PostgreSQL large object storage for Odoo

Improve your default attachment storage, and migrate from the legacy storage.
par Christophe Combelles, mis à jour le 11/11/2014

The default storage in Odoo

The previous default storage method in OpenERP 7 for attachments was far from optimal : files were encoded into base64 and stored in a bytea PostgreSQL type, which is not much more than a text type... In Odoo 8 this is even worse : files are stored by default on the filesystem, in a directory called "filestore". So that the PostgreSQL dumps now are incomplete, and you cannot replicate or backup efficiently. To be able to "backup" your odoo instance, the backup procedure from the web interface now produces a ".dump" file, which is just a zip containing the real pg dump, and the filestore. Odoo 8 is globally awesome but this specific point is a real bad one. Some old wizard, somewhere, in the ancient times, must have publicly declared that it's faster to serve files directly from the filesystem. Most of the time this is eventually wrong. Since that time people tend to obey to this belief, at the price of sacrificing consistent and replicable storage. Or maybe we missed something in the Odoo online Saas hosting requirements.

PostgreSQL large objects

For a long time PostgreSQL has been supporting large objects. You can access the documentation of this feature here: http://www.postgresql.org/docs/9.4/static/largeobjects.html. As a summary, large objects (or blobs) are just binary files stored in a separate system table, split into b-tree indexed chunks and can be accessed with a convenient file-like API. The good thing is a database can be dumped without large objects, so you don't have to be afraid of the growing size of the database : even if the full dump is 10GB, you can easily dump it without the large objects just by using: pg_dump --schema=public.

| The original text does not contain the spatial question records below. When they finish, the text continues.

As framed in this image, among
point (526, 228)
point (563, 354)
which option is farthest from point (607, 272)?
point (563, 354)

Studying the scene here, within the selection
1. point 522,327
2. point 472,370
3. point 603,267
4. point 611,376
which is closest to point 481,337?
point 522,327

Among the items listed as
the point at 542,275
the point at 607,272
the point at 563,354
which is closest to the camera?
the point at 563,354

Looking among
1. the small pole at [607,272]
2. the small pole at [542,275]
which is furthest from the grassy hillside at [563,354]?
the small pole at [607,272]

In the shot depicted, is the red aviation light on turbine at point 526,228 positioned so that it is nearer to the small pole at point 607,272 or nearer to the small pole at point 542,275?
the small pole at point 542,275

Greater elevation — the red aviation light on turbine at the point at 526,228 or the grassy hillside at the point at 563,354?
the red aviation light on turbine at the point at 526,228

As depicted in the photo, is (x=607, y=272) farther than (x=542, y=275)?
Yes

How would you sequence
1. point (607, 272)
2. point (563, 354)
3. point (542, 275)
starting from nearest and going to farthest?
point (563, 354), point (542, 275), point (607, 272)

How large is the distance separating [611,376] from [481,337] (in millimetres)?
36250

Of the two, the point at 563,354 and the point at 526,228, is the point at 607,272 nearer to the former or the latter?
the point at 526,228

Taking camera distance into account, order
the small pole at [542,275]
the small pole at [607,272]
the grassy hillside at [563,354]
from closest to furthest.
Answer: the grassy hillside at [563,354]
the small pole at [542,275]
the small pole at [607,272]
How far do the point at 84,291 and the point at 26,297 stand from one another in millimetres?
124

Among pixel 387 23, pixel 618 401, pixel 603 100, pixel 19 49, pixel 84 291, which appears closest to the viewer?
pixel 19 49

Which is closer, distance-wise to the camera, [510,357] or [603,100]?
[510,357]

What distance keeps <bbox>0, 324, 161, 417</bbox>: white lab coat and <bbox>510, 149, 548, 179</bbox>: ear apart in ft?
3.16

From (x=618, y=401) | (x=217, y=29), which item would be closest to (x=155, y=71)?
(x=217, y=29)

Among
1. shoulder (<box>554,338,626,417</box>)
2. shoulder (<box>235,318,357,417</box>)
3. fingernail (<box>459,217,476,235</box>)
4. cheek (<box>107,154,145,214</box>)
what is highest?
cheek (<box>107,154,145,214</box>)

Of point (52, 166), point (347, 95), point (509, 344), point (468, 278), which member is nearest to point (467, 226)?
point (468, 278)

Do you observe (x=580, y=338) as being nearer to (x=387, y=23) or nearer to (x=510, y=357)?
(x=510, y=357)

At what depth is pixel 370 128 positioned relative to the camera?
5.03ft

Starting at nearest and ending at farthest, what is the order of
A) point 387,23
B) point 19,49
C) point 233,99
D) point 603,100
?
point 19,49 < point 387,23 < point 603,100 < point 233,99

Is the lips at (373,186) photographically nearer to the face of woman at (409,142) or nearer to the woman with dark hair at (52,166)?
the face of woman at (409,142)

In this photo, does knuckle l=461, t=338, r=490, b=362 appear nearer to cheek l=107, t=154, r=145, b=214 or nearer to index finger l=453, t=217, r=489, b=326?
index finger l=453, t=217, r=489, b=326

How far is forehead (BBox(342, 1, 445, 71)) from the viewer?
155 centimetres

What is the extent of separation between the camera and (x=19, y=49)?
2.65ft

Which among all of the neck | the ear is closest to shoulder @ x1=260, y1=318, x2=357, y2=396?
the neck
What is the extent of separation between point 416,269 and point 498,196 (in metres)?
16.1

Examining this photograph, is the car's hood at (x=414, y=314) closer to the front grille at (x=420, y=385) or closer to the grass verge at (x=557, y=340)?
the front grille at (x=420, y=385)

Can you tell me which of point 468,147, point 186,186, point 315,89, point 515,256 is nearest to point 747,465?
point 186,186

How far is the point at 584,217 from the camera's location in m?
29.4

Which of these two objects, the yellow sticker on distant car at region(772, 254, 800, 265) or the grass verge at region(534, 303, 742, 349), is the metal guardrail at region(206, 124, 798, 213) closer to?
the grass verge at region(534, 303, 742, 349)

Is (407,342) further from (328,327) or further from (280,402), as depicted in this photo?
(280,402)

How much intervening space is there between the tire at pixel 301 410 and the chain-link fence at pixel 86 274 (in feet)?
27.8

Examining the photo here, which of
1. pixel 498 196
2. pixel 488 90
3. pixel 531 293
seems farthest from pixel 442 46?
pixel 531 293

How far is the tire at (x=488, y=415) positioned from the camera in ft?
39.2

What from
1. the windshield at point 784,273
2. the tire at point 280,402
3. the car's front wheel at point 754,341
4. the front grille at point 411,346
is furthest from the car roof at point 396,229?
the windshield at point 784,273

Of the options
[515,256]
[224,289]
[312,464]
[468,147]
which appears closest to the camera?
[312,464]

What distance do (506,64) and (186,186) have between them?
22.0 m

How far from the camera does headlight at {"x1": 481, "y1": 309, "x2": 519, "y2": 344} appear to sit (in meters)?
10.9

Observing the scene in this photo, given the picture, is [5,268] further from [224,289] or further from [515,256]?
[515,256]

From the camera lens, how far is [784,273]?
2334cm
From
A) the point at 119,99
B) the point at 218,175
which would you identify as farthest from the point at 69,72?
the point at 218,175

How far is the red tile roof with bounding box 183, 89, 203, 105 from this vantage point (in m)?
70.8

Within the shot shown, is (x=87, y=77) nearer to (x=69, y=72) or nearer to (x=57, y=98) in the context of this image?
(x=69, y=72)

As an example, on our own Odoo instance, the full dump is currently larger than 100MB while the dump without the blobs is below 20MB.

An Odoo module that stores attachments as large objects

The ir_attachment object is quite easy to subclass, so we implemented a large object storage for ir_attachments in our attachment_large_object module:

https://bitbucket.org/anybox/advanced_attachment/

Installing the module

You can install it very easily, as any other module. Here is an example in a buildout configuration for Odoo 8 :

[buildout]
parts = odoo
versions = versions
find-links = http://download.gna.org/pychart/

[odoo]
recipe = anybox.recipe.openerp:server
version = git http://github.com/anybox/odoo.git odoo 8.0
addons = hg https://bitbucket.org/anybox/advanced_attachment/ advanced_attachment 8.0

options.load_language = fr_FR
options.language = fr_FR
eggs = anybox.testing.openerp
       anybox.recipe.openerp
       nose
       pytest
       PyPDF
openerp_scripts = nosetests=nosetests openerp-log-level=WARNING command-line-options=-d

[static-analysis]
recipe = zc.recipe.egg
eggs = pyflakes
       flake8
       anybox.recipe.openerp

[versions]
zc.buildout = 2.2.5

If you're news to this type of buildout configuration for Odoo, you should read the documentation of the recipe.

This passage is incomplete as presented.